Even when limited by these constraints, Bentham reveals some aspects of his thought which are currently causing some ripple in the Bentham studies pond. Thus, one interesting question concerns the degree to which Bentham seeks to manipulate public opinion rather than convince it by strict rational argumentation. Here he is at UC cl. 279v (or JB/150/279/002 as is on TB) transcribed by volunteer Mary Foutz, musing on the possibility that the Police Gazette envisaged by the Bill, a government publication disseminating information on the incidence of crime and the pursuit of offenders, a sort of ‘Crime Watch monthly’, might also help with the unconscious formation of opinion. The emphasis is added:

 

            ‘But the sort of Sermon which might be practised, and practised without ceasing in the Police Gazette, this unannounced and unsuspected Sermon, cautiously, sparingly, and in a manner imperceptibly though at the same time unremittingly insinuated into a publication composed principally and to appearance exclusively of that sort of matter which, so long as man is man, can never lose or so much as relax its hold upon the affections—especially of those otherwise untutored minds, for whose direction it is more especially designed—there would be neither end nor limit to its influence.’
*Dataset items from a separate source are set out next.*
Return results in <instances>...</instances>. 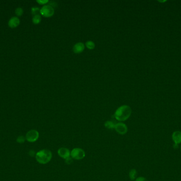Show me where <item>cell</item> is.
<instances>
[{
    "mask_svg": "<svg viewBox=\"0 0 181 181\" xmlns=\"http://www.w3.org/2000/svg\"><path fill=\"white\" fill-rule=\"evenodd\" d=\"M58 155L60 157L62 158L64 160L70 157V151L68 148L65 147H61L58 150Z\"/></svg>",
    "mask_w": 181,
    "mask_h": 181,
    "instance_id": "52a82bcc",
    "label": "cell"
},
{
    "mask_svg": "<svg viewBox=\"0 0 181 181\" xmlns=\"http://www.w3.org/2000/svg\"><path fill=\"white\" fill-rule=\"evenodd\" d=\"M137 172L135 169H132L130 170L129 173V177L130 179L133 181L137 179Z\"/></svg>",
    "mask_w": 181,
    "mask_h": 181,
    "instance_id": "8fae6325",
    "label": "cell"
},
{
    "mask_svg": "<svg viewBox=\"0 0 181 181\" xmlns=\"http://www.w3.org/2000/svg\"><path fill=\"white\" fill-rule=\"evenodd\" d=\"M37 2L40 4H45L48 2V0H37Z\"/></svg>",
    "mask_w": 181,
    "mask_h": 181,
    "instance_id": "ac0fdd59",
    "label": "cell"
},
{
    "mask_svg": "<svg viewBox=\"0 0 181 181\" xmlns=\"http://www.w3.org/2000/svg\"><path fill=\"white\" fill-rule=\"evenodd\" d=\"M40 13L45 17H51L54 14V8L50 5H45L41 7Z\"/></svg>",
    "mask_w": 181,
    "mask_h": 181,
    "instance_id": "5b68a950",
    "label": "cell"
},
{
    "mask_svg": "<svg viewBox=\"0 0 181 181\" xmlns=\"http://www.w3.org/2000/svg\"><path fill=\"white\" fill-rule=\"evenodd\" d=\"M39 137V133L36 130H31L27 132L25 136V139L29 142H36Z\"/></svg>",
    "mask_w": 181,
    "mask_h": 181,
    "instance_id": "277c9868",
    "label": "cell"
},
{
    "mask_svg": "<svg viewBox=\"0 0 181 181\" xmlns=\"http://www.w3.org/2000/svg\"><path fill=\"white\" fill-rule=\"evenodd\" d=\"M41 21V16L40 15H37L34 16L32 18V22L35 25L39 24Z\"/></svg>",
    "mask_w": 181,
    "mask_h": 181,
    "instance_id": "4fadbf2b",
    "label": "cell"
},
{
    "mask_svg": "<svg viewBox=\"0 0 181 181\" xmlns=\"http://www.w3.org/2000/svg\"><path fill=\"white\" fill-rule=\"evenodd\" d=\"M70 157L74 160H82L85 157V152L82 149L75 148L70 151Z\"/></svg>",
    "mask_w": 181,
    "mask_h": 181,
    "instance_id": "3957f363",
    "label": "cell"
},
{
    "mask_svg": "<svg viewBox=\"0 0 181 181\" xmlns=\"http://www.w3.org/2000/svg\"><path fill=\"white\" fill-rule=\"evenodd\" d=\"M85 49L84 45L82 43H78L76 44L74 46L73 48L74 52L75 53H80L84 51Z\"/></svg>",
    "mask_w": 181,
    "mask_h": 181,
    "instance_id": "30bf717a",
    "label": "cell"
},
{
    "mask_svg": "<svg viewBox=\"0 0 181 181\" xmlns=\"http://www.w3.org/2000/svg\"><path fill=\"white\" fill-rule=\"evenodd\" d=\"M25 138L24 136H20V137H18V139L16 140V141H17L18 143H24L25 141Z\"/></svg>",
    "mask_w": 181,
    "mask_h": 181,
    "instance_id": "e0dca14e",
    "label": "cell"
},
{
    "mask_svg": "<svg viewBox=\"0 0 181 181\" xmlns=\"http://www.w3.org/2000/svg\"><path fill=\"white\" fill-rule=\"evenodd\" d=\"M52 154L51 151L48 149H43L36 154V160L40 164H46L51 160Z\"/></svg>",
    "mask_w": 181,
    "mask_h": 181,
    "instance_id": "7a4b0ae2",
    "label": "cell"
},
{
    "mask_svg": "<svg viewBox=\"0 0 181 181\" xmlns=\"http://www.w3.org/2000/svg\"><path fill=\"white\" fill-rule=\"evenodd\" d=\"M86 46L88 49H93L95 48V44L93 42L89 40L86 43Z\"/></svg>",
    "mask_w": 181,
    "mask_h": 181,
    "instance_id": "5bb4252c",
    "label": "cell"
},
{
    "mask_svg": "<svg viewBox=\"0 0 181 181\" xmlns=\"http://www.w3.org/2000/svg\"><path fill=\"white\" fill-rule=\"evenodd\" d=\"M132 110L128 105H122L115 112V118L119 121H125L131 115Z\"/></svg>",
    "mask_w": 181,
    "mask_h": 181,
    "instance_id": "6da1fadb",
    "label": "cell"
},
{
    "mask_svg": "<svg viewBox=\"0 0 181 181\" xmlns=\"http://www.w3.org/2000/svg\"><path fill=\"white\" fill-rule=\"evenodd\" d=\"M15 13L18 16H21L24 14V10L22 7H17L15 10Z\"/></svg>",
    "mask_w": 181,
    "mask_h": 181,
    "instance_id": "9a60e30c",
    "label": "cell"
},
{
    "mask_svg": "<svg viewBox=\"0 0 181 181\" xmlns=\"http://www.w3.org/2000/svg\"><path fill=\"white\" fill-rule=\"evenodd\" d=\"M65 161L67 164H70L72 162V158L71 157L67 158L66 160H65Z\"/></svg>",
    "mask_w": 181,
    "mask_h": 181,
    "instance_id": "ffe728a7",
    "label": "cell"
},
{
    "mask_svg": "<svg viewBox=\"0 0 181 181\" xmlns=\"http://www.w3.org/2000/svg\"><path fill=\"white\" fill-rule=\"evenodd\" d=\"M20 24V19L17 16H13L8 21V26L11 28H15L19 26Z\"/></svg>",
    "mask_w": 181,
    "mask_h": 181,
    "instance_id": "ba28073f",
    "label": "cell"
},
{
    "mask_svg": "<svg viewBox=\"0 0 181 181\" xmlns=\"http://www.w3.org/2000/svg\"><path fill=\"white\" fill-rule=\"evenodd\" d=\"M115 124L111 121H106L104 123V126L106 128L108 129H115Z\"/></svg>",
    "mask_w": 181,
    "mask_h": 181,
    "instance_id": "7c38bea8",
    "label": "cell"
},
{
    "mask_svg": "<svg viewBox=\"0 0 181 181\" xmlns=\"http://www.w3.org/2000/svg\"><path fill=\"white\" fill-rule=\"evenodd\" d=\"M172 138L174 141L175 145H179L181 143V132L179 131H176L173 132Z\"/></svg>",
    "mask_w": 181,
    "mask_h": 181,
    "instance_id": "9c48e42d",
    "label": "cell"
},
{
    "mask_svg": "<svg viewBox=\"0 0 181 181\" xmlns=\"http://www.w3.org/2000/svg\"><path fill=\"white\" fill-rule=\"evenodd\" d=\"M115 130L120 135H124L127 133L128 127L124 123L120 122L115 124Z\"/></svg>",
    "mask_w": 181,
    "mask_h": 181,
    "instance_id": "8992f818",
    "label": "cell"
},
{
    "mask_svg": "<svg viewBox=\"0 0 181 181\" xmlns=\"http://www.w3.org/2000/svg\"></svg>",
    "mask_w": 181,
    "mask_h": 181,
    "instance_id": "44dd1931",
    "label": "cell"
},
{
    "mask_svg": "<svg viewBox=\"0 0 181 181\" xmlns=\"http://www.w3.org/2000/svg\"><path fill=\"white\" fill-rule=\"evenodd\" d=\"M135 181H148V179H146L144 177H142V176H140V177H138V178H137L136 179H135Z\"/></svg>",
    "mask_w": 181,
    "mask_h": 181,
    "instance_id": "d6986e66",
    "label": "cell"
},
{
    "mask_svg": "<svg viewBox=\"0 0 181 181\" xmlns=\"http://www.w3.org/2000/svg\"><path fill=\"white\" fill-rule=\"evenodd\" d=\"M40 11V10L39 9V7H32L31 8V13H32V15H34V16L39 15Z\"/></svg>",
    "mask_w": 181,
    "mask_h": 181,
    "instance_id": "2e32d148",
    "label": "cell"
}]
</instances>
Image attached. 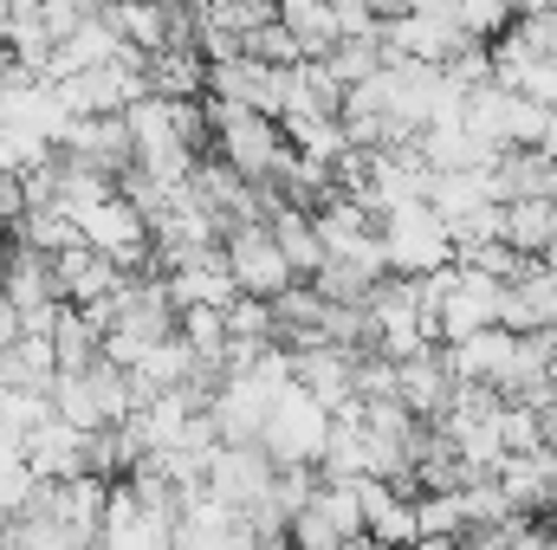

‘Unannounced and unsuspected’, ‘imperceptibly’, ‘insinuated’? Definitely issues for ‘Transparency Bentham’ there.

I have now begun checking the transcripts for Bentham’s ‘Observations’ on the Bill, in which I hope the lifting of the stylistic constraints mentioned above will liberate his pen. The signs are encouraging: already (UC cl. 434, or JB/150/434/001 as is on TB , transcribed by volunteer Keith Thompson) Bentham has contrasted ‘abstract utility’ with ‘precedent’, which got me quite excited (sad, I know!). Keep up the good work!